---------- Input data
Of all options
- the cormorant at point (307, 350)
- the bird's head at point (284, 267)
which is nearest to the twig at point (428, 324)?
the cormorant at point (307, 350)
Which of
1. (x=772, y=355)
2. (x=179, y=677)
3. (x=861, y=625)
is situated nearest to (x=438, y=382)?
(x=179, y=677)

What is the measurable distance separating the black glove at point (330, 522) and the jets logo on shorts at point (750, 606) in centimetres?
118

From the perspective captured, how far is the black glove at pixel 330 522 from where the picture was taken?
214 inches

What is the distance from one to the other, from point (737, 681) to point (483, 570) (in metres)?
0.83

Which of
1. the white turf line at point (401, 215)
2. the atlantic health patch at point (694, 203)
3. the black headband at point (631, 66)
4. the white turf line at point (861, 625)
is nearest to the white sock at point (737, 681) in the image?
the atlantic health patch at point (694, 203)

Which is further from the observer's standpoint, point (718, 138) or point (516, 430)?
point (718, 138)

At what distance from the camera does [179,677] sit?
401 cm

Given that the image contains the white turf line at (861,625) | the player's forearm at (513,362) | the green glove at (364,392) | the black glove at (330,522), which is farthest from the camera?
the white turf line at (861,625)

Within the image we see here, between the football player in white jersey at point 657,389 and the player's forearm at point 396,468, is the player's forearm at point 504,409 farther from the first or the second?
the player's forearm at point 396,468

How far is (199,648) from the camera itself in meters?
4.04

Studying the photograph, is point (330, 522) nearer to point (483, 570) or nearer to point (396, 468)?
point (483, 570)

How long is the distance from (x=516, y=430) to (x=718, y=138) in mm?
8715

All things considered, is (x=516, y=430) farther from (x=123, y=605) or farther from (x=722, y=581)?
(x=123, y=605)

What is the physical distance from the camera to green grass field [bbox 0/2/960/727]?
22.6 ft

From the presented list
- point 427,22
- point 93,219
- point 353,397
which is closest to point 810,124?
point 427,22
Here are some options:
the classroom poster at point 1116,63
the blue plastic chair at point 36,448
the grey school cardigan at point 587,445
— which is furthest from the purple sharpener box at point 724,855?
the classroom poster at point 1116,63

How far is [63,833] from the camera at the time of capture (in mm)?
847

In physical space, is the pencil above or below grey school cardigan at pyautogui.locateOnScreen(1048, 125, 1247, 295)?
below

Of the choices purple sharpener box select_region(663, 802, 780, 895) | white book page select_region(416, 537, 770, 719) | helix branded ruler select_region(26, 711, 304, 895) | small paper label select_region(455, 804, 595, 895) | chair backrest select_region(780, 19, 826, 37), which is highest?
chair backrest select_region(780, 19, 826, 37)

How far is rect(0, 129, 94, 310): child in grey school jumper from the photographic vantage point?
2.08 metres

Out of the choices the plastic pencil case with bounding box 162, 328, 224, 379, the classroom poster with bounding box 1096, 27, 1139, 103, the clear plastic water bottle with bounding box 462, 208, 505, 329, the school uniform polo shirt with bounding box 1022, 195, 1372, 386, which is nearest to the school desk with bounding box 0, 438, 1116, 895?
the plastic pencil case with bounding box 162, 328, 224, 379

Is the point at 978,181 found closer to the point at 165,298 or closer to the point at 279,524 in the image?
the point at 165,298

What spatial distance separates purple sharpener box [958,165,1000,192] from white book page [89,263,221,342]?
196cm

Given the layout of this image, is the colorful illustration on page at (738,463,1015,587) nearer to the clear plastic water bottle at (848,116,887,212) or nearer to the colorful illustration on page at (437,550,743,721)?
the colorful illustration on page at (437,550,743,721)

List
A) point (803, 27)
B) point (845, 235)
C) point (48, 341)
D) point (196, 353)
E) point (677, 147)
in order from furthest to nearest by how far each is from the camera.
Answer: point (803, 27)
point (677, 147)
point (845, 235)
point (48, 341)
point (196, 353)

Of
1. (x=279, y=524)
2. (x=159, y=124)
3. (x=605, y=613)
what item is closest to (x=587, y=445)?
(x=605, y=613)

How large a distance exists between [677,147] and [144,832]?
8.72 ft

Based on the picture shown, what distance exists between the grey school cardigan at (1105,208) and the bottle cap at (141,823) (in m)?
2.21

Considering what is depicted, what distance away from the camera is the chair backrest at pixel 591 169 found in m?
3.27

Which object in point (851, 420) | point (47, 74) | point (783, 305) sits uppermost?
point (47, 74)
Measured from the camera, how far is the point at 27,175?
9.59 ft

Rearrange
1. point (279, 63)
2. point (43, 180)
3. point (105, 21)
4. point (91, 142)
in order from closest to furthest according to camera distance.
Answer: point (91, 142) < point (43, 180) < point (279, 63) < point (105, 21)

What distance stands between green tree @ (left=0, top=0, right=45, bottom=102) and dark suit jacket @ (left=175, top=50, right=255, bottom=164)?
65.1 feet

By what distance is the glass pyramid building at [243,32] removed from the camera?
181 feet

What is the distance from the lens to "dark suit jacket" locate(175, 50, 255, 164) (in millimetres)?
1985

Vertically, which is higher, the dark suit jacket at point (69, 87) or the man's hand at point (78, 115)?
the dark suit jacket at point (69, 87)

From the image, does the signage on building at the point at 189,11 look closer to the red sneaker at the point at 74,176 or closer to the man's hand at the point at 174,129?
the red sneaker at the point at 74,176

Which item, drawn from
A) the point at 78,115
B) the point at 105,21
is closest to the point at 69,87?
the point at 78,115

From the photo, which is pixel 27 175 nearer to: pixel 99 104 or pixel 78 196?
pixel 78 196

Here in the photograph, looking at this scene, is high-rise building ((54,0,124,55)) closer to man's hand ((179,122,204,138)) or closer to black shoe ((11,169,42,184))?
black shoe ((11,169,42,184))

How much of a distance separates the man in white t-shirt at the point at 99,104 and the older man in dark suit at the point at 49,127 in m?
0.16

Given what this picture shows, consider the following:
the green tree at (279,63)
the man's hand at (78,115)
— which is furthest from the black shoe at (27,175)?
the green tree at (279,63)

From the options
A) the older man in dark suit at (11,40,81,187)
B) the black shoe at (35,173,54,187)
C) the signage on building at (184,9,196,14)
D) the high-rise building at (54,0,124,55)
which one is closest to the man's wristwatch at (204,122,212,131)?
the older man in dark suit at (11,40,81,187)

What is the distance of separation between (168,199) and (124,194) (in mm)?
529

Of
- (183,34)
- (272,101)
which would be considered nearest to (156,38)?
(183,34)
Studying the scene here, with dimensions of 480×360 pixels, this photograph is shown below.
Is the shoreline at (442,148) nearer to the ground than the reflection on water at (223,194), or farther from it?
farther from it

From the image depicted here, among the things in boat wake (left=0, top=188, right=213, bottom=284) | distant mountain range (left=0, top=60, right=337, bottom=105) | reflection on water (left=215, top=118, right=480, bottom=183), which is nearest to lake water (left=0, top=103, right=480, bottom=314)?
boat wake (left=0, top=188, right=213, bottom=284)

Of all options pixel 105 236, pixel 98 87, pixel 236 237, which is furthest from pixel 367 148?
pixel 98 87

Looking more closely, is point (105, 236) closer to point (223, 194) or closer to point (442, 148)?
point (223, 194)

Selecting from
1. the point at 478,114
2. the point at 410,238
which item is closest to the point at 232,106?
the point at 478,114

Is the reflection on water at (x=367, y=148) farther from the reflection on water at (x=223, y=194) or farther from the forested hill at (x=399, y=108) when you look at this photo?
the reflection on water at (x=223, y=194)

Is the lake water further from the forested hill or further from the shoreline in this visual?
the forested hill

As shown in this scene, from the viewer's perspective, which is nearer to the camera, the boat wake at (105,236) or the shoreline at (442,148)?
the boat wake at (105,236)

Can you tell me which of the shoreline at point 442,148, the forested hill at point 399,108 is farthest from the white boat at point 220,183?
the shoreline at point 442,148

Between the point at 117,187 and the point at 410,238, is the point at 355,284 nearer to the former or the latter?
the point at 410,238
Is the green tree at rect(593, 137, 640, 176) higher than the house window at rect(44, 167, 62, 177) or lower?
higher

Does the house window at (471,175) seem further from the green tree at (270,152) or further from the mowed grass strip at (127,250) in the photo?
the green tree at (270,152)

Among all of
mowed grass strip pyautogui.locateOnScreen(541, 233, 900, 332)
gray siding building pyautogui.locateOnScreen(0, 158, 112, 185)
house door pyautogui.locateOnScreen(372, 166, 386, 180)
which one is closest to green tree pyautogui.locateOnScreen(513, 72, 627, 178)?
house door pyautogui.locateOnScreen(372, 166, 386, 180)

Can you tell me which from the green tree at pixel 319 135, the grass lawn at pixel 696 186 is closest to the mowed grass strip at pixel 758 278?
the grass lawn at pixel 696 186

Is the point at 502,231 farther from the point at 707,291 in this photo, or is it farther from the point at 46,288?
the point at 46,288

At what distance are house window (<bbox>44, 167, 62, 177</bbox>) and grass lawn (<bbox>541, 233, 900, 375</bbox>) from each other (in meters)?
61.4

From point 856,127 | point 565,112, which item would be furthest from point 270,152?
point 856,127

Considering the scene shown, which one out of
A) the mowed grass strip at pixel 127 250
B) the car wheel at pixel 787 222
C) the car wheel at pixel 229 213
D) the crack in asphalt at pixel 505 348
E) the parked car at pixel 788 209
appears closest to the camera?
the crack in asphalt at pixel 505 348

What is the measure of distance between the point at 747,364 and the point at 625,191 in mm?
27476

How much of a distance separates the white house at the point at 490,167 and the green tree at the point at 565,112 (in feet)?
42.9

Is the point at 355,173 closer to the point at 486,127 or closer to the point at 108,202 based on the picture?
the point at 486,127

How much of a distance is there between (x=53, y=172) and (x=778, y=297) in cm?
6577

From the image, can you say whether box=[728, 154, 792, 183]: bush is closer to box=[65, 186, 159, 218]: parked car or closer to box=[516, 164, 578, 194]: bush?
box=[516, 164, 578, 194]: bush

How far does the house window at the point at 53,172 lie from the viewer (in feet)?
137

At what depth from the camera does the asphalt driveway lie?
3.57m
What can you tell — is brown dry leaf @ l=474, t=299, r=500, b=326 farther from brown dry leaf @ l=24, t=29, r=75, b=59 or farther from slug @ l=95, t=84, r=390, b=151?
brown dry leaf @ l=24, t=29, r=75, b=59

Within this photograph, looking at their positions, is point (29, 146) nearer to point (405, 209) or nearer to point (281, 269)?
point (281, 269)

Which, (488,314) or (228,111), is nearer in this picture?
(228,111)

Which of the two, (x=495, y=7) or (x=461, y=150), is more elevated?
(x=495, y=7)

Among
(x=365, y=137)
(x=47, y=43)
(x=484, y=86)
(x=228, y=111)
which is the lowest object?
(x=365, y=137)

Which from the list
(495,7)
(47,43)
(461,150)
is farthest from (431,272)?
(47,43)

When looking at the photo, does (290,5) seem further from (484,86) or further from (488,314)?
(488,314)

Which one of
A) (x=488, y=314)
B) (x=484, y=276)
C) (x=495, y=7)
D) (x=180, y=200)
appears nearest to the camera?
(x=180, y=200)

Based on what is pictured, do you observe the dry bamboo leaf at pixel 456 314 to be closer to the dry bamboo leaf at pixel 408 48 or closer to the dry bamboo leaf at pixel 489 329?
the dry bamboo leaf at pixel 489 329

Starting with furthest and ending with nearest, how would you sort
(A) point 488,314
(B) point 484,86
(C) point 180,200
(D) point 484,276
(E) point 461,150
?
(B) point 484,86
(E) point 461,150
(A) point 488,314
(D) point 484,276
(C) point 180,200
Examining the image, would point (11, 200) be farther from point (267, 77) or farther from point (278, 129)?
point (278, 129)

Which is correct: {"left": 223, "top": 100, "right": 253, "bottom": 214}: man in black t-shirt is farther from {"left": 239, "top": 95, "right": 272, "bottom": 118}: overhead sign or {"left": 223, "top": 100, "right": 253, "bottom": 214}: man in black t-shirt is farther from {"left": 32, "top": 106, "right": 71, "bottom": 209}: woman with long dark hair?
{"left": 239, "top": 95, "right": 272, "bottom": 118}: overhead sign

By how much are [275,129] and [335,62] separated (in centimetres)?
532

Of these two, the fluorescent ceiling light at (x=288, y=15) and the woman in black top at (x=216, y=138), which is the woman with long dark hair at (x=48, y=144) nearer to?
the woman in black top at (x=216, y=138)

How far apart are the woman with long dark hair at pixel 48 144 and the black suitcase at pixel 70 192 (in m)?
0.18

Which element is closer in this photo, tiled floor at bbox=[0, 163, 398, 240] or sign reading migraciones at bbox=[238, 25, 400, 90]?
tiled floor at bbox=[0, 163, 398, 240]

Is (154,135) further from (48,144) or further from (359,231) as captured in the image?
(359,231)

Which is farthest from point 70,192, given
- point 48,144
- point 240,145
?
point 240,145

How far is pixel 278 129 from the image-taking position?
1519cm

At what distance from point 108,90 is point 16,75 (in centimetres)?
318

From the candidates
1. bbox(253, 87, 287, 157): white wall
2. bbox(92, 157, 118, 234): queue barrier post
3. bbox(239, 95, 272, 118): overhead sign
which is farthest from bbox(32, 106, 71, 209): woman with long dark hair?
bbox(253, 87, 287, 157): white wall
--------------------
_Exercise brief_
Write out the lines of the listing above, starting at the line containing "At what distance from point" and continuing through the last line of the listing.

_Task output_
At what distance from point 108,90 is point 16,75 (in centimetres)?
318

From the candidates
1. bbox(253, 87, 287, 157): white wall
2. bbox(92, 157, 118, 234): queue barrier post
3. bbox(239, 95, 272, 118): overhead sign
which is farthest from bbox(32, 106, 71, 209): woman with long dark hair?
bbox(253, 87, 287, 157): white wall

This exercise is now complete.